Given passage
□ □ □

Regarding whether Mr. Tshidi acted improperly and / or irregularly in the performance of his duties as the EO of the FSB, and if so, whether such conduct constitutes maladministration, abuse of power and improper conduct, I find that:

 

  1. The allegation that Mr. Tshidi acted improperly and / or irregularly in the performance of his duties as the EO of the FSB, is substantiated;
  2. Due to the nature of the position that the former EO held, he was required to always act with the utmost integrity, and in a manner which encouraged a high level of ethics and trust. As the “face” of the Regulator, he was required to hold himself to a higher standard than those that he regulated;
  3. The conduct that he was accused of, suggested that he acted in a manner which placed into question his bona fides, integrity and whether he acted in the best interests of the organisation that he represented;
  4. The conduct of the former EO constitutes improper conduct as envisaged in section 182(1) of the Constitution and maladministration as envisaged in section 6(4)(a)(i) of the Public Protector Act.

□ □ □

Given instruction
Reproduce the part of the finding on Mr. Tshidi's conduct that begins at the words "1. The allegation" and stops after "Public Protector Act.". The material that follows comes from a separate source.

Records from a dataset
□ □ □

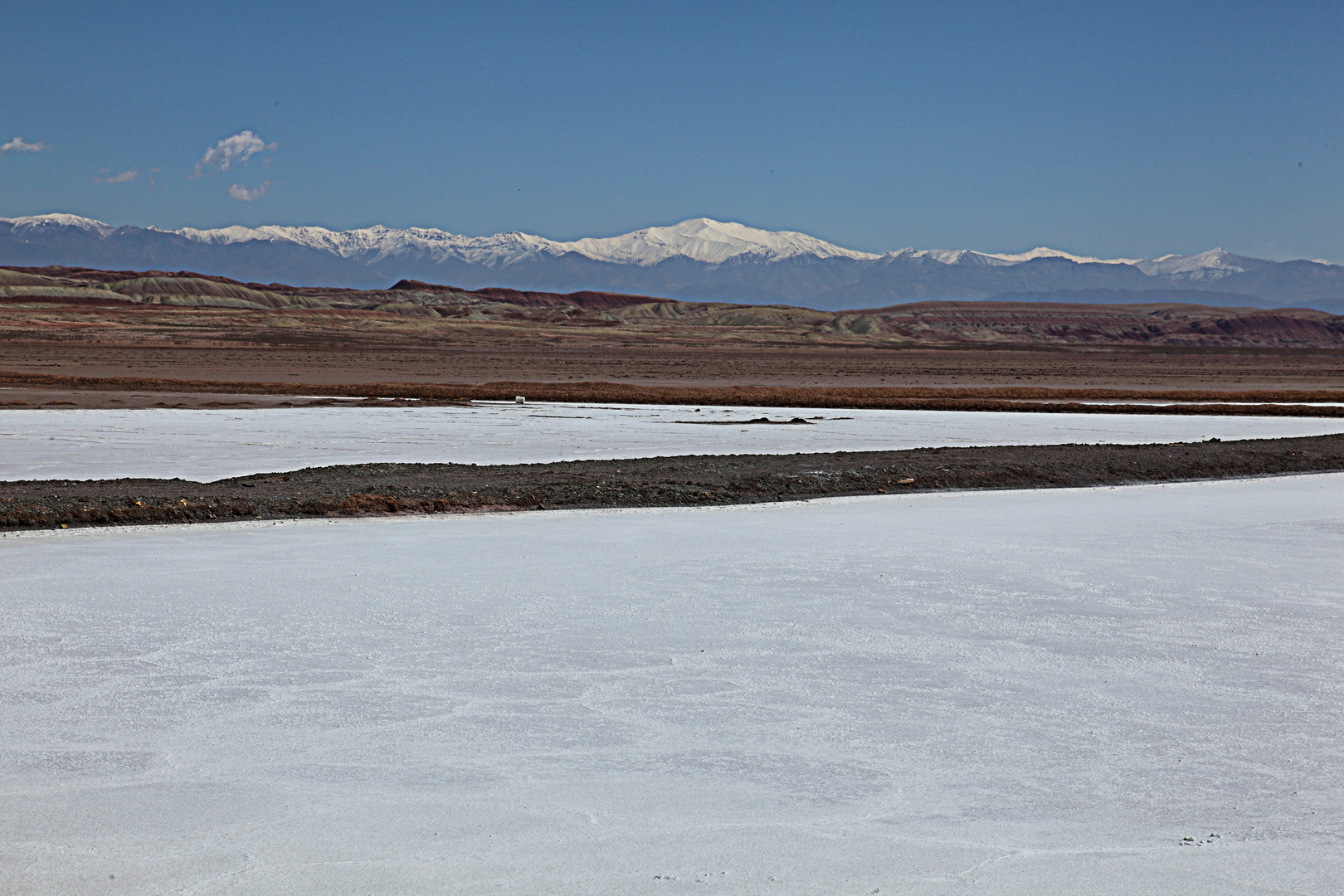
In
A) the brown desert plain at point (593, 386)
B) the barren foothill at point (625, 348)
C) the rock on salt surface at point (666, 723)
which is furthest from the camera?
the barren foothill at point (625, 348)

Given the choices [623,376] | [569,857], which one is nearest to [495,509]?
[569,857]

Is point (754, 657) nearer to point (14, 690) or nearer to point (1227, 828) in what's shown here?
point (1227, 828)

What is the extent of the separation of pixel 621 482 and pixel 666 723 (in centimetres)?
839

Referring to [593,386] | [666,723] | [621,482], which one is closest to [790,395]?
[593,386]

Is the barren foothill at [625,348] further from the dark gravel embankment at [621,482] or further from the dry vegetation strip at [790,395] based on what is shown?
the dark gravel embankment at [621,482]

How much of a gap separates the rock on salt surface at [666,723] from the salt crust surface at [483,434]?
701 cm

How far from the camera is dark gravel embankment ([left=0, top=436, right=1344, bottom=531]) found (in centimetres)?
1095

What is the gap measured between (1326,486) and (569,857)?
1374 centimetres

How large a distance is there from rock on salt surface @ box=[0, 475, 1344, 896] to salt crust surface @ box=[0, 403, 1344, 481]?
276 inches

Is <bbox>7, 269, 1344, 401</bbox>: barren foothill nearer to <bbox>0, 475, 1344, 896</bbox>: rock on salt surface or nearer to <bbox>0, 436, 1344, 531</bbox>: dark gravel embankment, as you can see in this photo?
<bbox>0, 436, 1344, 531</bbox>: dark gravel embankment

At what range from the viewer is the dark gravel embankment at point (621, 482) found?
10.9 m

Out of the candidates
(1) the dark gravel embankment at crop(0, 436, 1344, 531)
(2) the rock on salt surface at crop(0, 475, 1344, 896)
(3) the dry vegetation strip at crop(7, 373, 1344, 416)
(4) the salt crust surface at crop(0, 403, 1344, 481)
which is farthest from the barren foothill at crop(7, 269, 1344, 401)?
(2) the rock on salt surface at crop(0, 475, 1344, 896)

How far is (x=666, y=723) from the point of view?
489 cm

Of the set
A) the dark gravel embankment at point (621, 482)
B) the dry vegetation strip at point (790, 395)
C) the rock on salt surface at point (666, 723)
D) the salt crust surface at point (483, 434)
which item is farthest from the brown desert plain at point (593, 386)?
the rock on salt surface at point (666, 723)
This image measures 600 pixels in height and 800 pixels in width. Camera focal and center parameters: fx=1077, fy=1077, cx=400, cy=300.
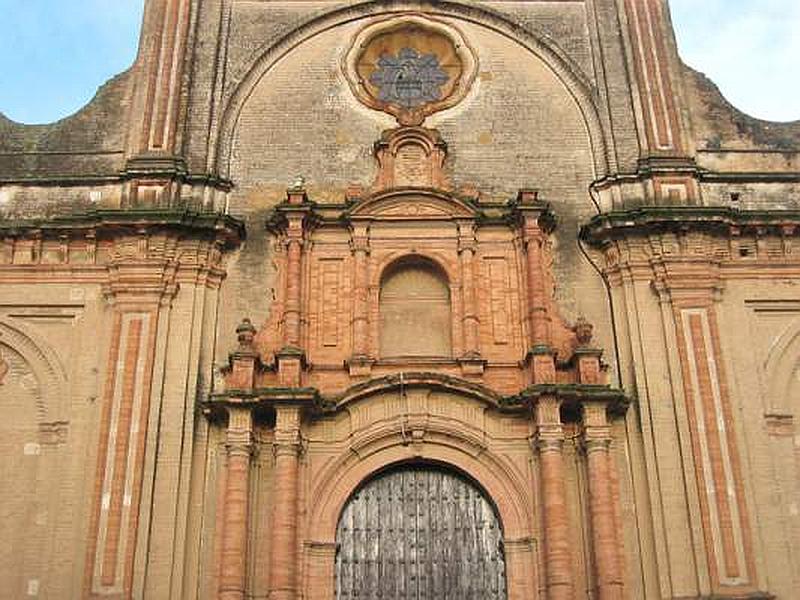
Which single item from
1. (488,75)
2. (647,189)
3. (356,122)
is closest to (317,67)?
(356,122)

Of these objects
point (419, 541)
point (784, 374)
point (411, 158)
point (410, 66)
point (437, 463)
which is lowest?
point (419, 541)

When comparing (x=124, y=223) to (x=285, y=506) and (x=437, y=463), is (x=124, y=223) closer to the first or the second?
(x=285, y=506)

□ □ □

Final result
1. The allegation that Mr. Tshidi acted improperly and / or irregularly in the performance of his duties as the EO of the FSB, is substantiated;
  2. Due to the nature of the position that the former EO held, he was required to always act with the utmost integrity, and in a manner which encouraged a high level of ethics and trust. As the “face” of the Regulator, he was required to hold himself to a higher standard than those that he regulated;
  3. The conduct that he was accused of, suggested that he acted in a manner which placed into question his bona fides, integrity and whether he acted in the best interests of the organisation that he represented;
  4. The conduct of the former EO constitutes improper conduct as envisaged in section 182(1) of the Constitution and maladministration as envisaged in section 6(4)(a)(i) of the Public Protector Act.